The type and extent of documentation required for an ISO Quality Management System (QMS) can vary depending on the size and complexity of your organization, as well as the specific ISO standard to which you are seeking certification, such as ISO 9001. However, some fundamental types of documents are generally required for an effective QMS:
Mandatory Documents for ISO 9001:2015
-
Scope of the QMS: A document that specifies what parts of your organization’s activities are covered by the QMS.
-
Quality Policy: A document that outlines your organization’s approach to quality, including objectives and commitments.
-
Quality Objectives: Specific, measurable goals related to quality performance.
-
Procedures for Internal Audits: Guidelines or instructions for conducting internal audits of the QMS.
-
Procedure for Control of Nonconforming Output: Instructions for identifying, isolating, and managing nonconforming products or services.
-
Procedure for Corrective Actions: Guidelines for identifying, analyzing, and correcting problems in the QMS to prevent recurrence.

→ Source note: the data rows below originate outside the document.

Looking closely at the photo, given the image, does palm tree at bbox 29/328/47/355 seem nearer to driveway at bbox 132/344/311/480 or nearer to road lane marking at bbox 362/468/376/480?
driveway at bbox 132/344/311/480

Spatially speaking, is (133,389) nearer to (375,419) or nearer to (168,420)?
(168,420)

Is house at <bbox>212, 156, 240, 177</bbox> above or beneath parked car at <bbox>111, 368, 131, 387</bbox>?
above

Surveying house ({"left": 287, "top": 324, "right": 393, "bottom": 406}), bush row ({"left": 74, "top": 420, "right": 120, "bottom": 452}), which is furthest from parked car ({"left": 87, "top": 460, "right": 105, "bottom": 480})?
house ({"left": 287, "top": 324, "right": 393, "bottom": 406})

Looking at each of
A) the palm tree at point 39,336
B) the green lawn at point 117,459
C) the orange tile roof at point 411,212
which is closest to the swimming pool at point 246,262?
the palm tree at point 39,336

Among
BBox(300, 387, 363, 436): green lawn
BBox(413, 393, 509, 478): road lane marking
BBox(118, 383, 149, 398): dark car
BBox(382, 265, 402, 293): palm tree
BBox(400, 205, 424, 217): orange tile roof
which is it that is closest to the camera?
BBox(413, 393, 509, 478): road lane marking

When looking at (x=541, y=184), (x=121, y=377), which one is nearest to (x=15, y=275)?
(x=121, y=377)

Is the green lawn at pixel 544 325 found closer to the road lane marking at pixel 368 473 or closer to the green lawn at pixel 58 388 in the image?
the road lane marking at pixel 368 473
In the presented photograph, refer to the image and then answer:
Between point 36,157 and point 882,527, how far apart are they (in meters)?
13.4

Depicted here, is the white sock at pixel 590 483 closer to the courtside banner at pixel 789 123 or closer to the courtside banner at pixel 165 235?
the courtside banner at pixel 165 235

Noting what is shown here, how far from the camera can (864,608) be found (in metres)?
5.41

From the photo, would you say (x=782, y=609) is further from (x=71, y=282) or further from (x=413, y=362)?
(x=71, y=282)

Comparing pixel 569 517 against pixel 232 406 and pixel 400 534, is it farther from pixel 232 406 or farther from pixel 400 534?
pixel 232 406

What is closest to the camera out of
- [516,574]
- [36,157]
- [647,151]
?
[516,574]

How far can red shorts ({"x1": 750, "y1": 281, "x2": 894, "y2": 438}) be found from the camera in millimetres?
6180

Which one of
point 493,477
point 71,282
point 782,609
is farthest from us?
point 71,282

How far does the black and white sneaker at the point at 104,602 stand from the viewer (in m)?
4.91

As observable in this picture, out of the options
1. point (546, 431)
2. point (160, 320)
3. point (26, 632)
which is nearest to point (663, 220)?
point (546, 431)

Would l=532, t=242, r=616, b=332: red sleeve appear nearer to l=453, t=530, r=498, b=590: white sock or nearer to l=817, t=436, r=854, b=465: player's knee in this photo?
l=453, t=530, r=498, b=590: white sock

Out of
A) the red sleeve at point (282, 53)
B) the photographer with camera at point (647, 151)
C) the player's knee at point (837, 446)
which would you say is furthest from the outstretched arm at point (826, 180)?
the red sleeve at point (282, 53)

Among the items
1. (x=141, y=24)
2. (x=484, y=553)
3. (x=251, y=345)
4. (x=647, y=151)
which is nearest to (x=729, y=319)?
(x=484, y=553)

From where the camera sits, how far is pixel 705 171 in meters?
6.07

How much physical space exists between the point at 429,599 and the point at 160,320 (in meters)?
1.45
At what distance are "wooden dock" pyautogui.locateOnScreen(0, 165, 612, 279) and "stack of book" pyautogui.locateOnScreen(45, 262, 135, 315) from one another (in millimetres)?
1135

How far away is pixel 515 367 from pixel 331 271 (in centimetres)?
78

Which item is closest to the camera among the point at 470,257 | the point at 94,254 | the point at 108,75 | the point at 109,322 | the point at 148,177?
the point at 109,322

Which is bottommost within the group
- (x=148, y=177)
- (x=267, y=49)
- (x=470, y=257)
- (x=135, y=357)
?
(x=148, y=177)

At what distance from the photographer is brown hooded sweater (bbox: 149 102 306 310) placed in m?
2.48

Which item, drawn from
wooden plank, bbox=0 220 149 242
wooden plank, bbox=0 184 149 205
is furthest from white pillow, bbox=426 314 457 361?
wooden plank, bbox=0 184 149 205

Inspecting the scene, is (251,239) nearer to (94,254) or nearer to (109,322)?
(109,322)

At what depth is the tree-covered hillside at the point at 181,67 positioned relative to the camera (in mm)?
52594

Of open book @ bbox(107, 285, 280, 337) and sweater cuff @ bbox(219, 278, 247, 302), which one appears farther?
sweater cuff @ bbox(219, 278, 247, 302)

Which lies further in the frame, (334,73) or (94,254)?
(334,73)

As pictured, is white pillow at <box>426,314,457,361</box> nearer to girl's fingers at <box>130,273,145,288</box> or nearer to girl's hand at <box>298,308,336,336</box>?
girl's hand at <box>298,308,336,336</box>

Contact Adapt Management Consulting to help with your Documentation Requirements.
Additional Documents
-
Process Maps, Process Flow Diagrams and Work Instructions: These describe how specific tasks are performed and processes are carried out.
-
Records of Monitoring and Measurement: Evidence that processes are being controlled, and measurements are being taken where required.
-
Management Review Minutes: Records of management review meetings where the QMS performance is discussed.
-
Training Records: Documents showing who has been trained, what training they’ve received, and when.
-
Supplier Assessments: Documentation evaluating the performance and quality of suppliers.
-
Customer Feedback, Complaints and Returns: Records of customer interactions, including feedback, complaints, and any returns.
-
Document Control Records: A register or similar to show how documents are controlled within the QMS.
-
Calibration Records: Information on the calibration of any monitoring or measuring equipment used.
-
Competence Records: Proof that employees doing work affecting product or service quality are competent, usually through education, training, or experience.
-
Risk and Opportunities Assessment: Documents outlining the risks and opportunities affecting the QMS and actions to address them.
-
External and Internal Audit Reports: Reports generated by internal and external audits.
-
Corrective Action Reports: Documentation detailing how corrective actions were implemented and their effectiveness.
Best Practices
-
Documented Information: Ensure that all documents are properly stored, readily accessible, and controlled.
-
Regular Updates: Keep all documentation up-to-date and review it regularly for accuracy and relevance.
-
Conformity and Consistency: Ensure that the documents comply with ISO requirements and are consistent in format and style for ease of use.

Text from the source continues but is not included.